Yes and no. From a computational perspective, you want to make the curvature more even and it’s not always clear that a stronger prior achieves this. But I agree that some computational issues can be resolved by including more information in the problem, notably in the form of better constructed priors.

> Finally, I’m wondering how much parallelization is going on

None. Note that the paper compares different things and it’s important to distinguish the different computer experiments. Plot 1 (at the bottom of the post, figure 1 in the paper) examines the differentiation time of the marginal likelihood using two methods. One is the algorithm in Rasmussen & Williams (2006), implemented in the package GPStuff. The other one is home brewed. The benchmark algorithm is really clever; but it was designed for problems where the derivative of the covariance matrix, K, was readily available and the dimension of the hyperparameter low. We had problems where neither was true. You can get rid of the first constraint by using automatic differentiation to differentiate K. It works but it doesn’t scale because computing the tensor of derivatives of K becomes very expensive, both with forward and reverse mode autodiff. So how do you bypass that? You don’t compute the derivatives of K.

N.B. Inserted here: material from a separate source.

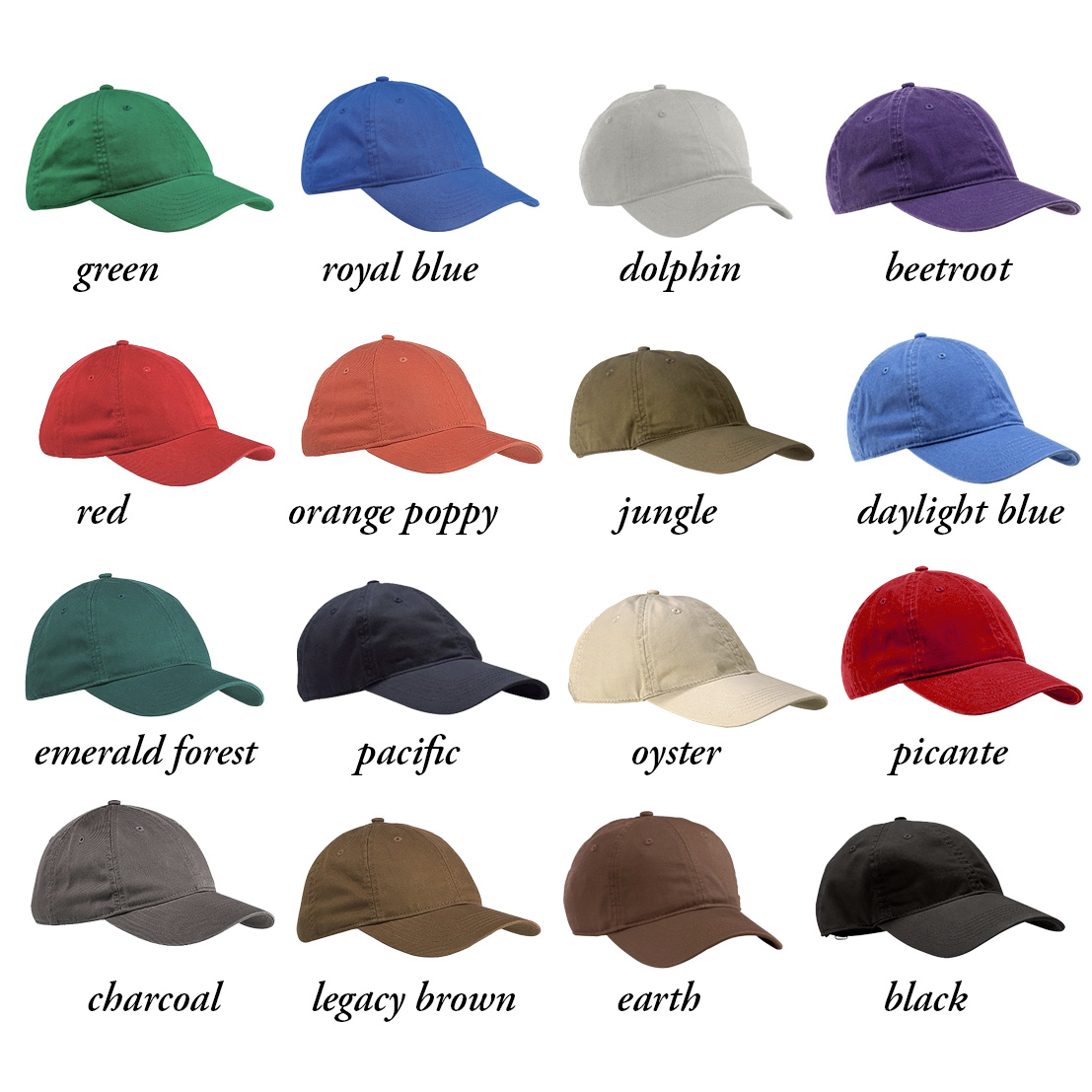 Organic Cotton Embroidered Hat Colors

That’s what I would call the wisdom of autodiff: don’t explicitly compute the Jacobian of intermediate operations. The appendix walks you through the idea. It’s the same principle we’re using to improve ODEs in Stan and that we used for HMMs. And there are many more areas in Stan — and beyond — where this idea can be applied. It’s nice to demonstrate how important this principle is and really hammer down the point that autodiff isn’t a simple application of the chain rule.

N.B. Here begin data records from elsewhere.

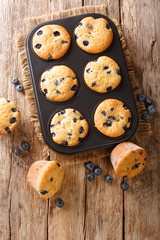 Diet berry muffins with blueberries close-up in a baking dish on the table. vertical top view from above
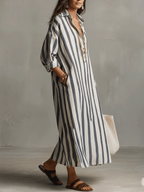 Striped maxi dress showing the flowing relaxed silhouette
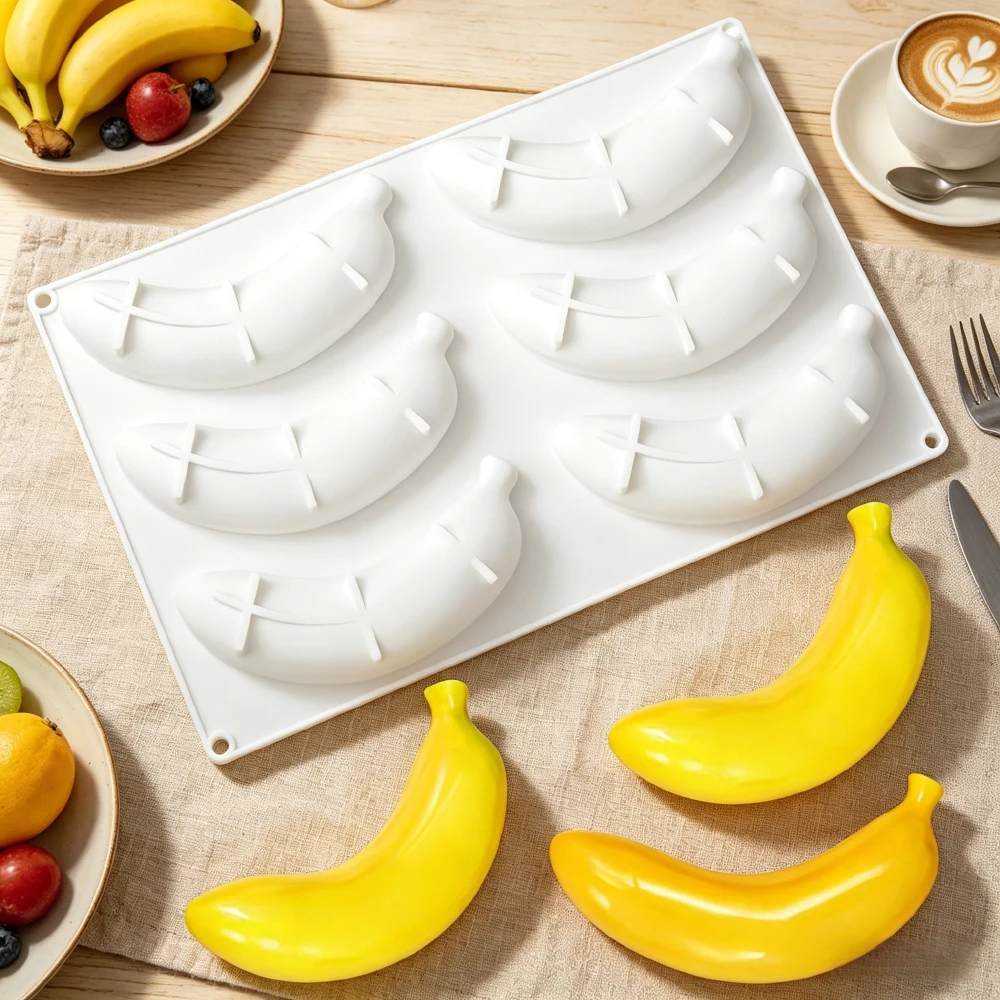 6-Cavity Banana Mousse Cake Silicone Mold Chocolate Pudding Dessert French Pastry Baking Mold Creative DIY Candle Mold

Sorry for the long comment: we can discuss more in person!

Then can we expect the speedup when

1. hyperparameter has high dimension (second constraint of GPStuff alg.)

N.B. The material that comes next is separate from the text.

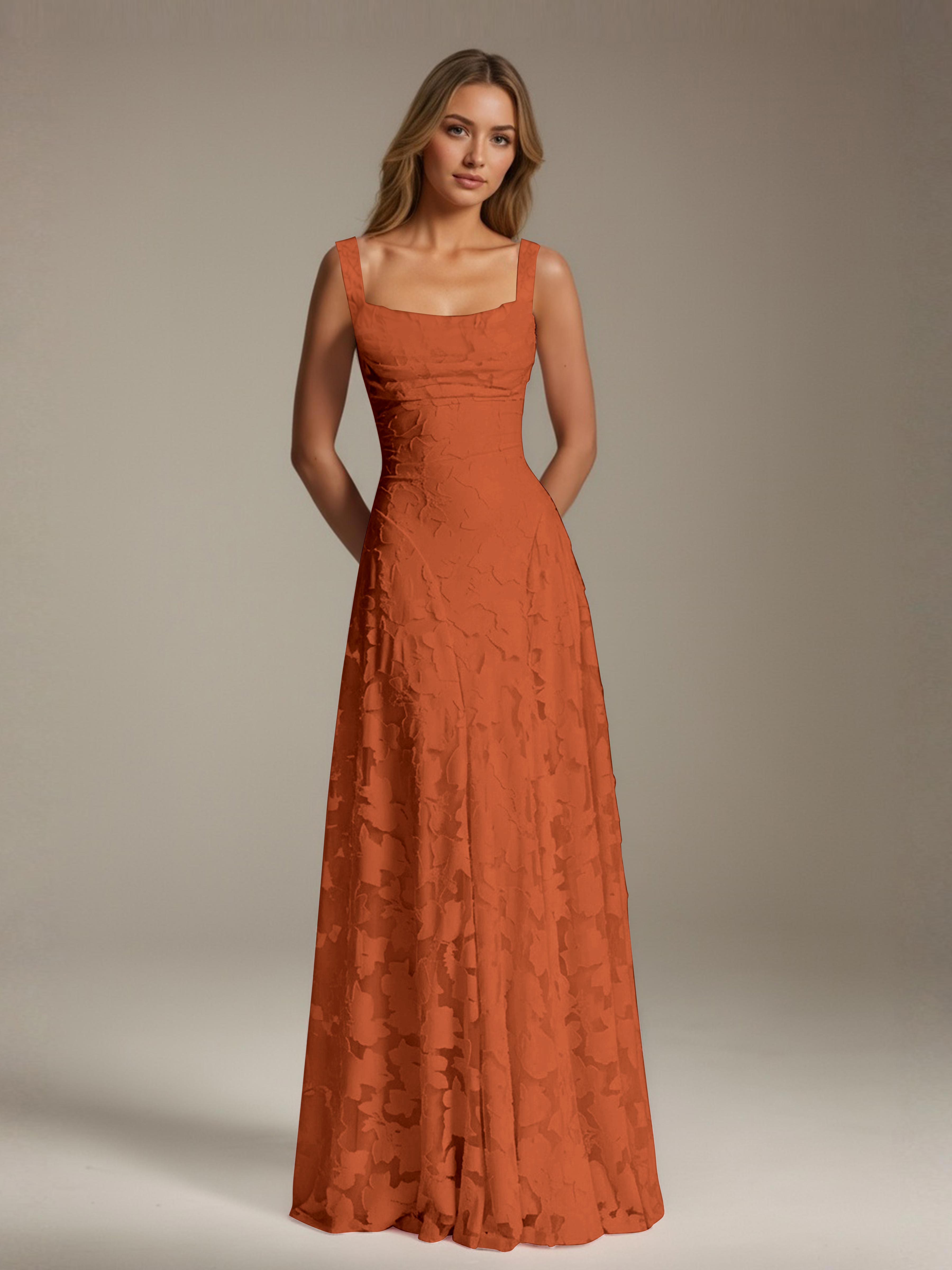 Robe de soirée A-line dentelle plissée col carré longueur sol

2. latent variable dimension is much higher than that of the hyperparameter

In other words, when p is high but n is even higher than p (from your paper)?

To be clear, dim( φ ) is large and dim(θ) ≫ dim( φ )?

I got confused as n is used both as a dimension of latent variable(3.1) and the number of observation.

One more question:

The current dataset has dim(θ) = 102, dim( φ ) = 5966. Would the speedup be more salient with higher dim(θ)?

Hi Hyunji, that’s a good question.

As you probably noted, we didn’t test a case where p is large and n is even larger. So it’s certainly worth trying it out, if you have a model with this configuration.

My intuition is that yes, you will get a speedup. I’m quite confident of that if p = 20 or p = 100, and n = 1,000. But it’s worth studying how the geometry of the posterior changes in these “doubly” high-dimensional cases.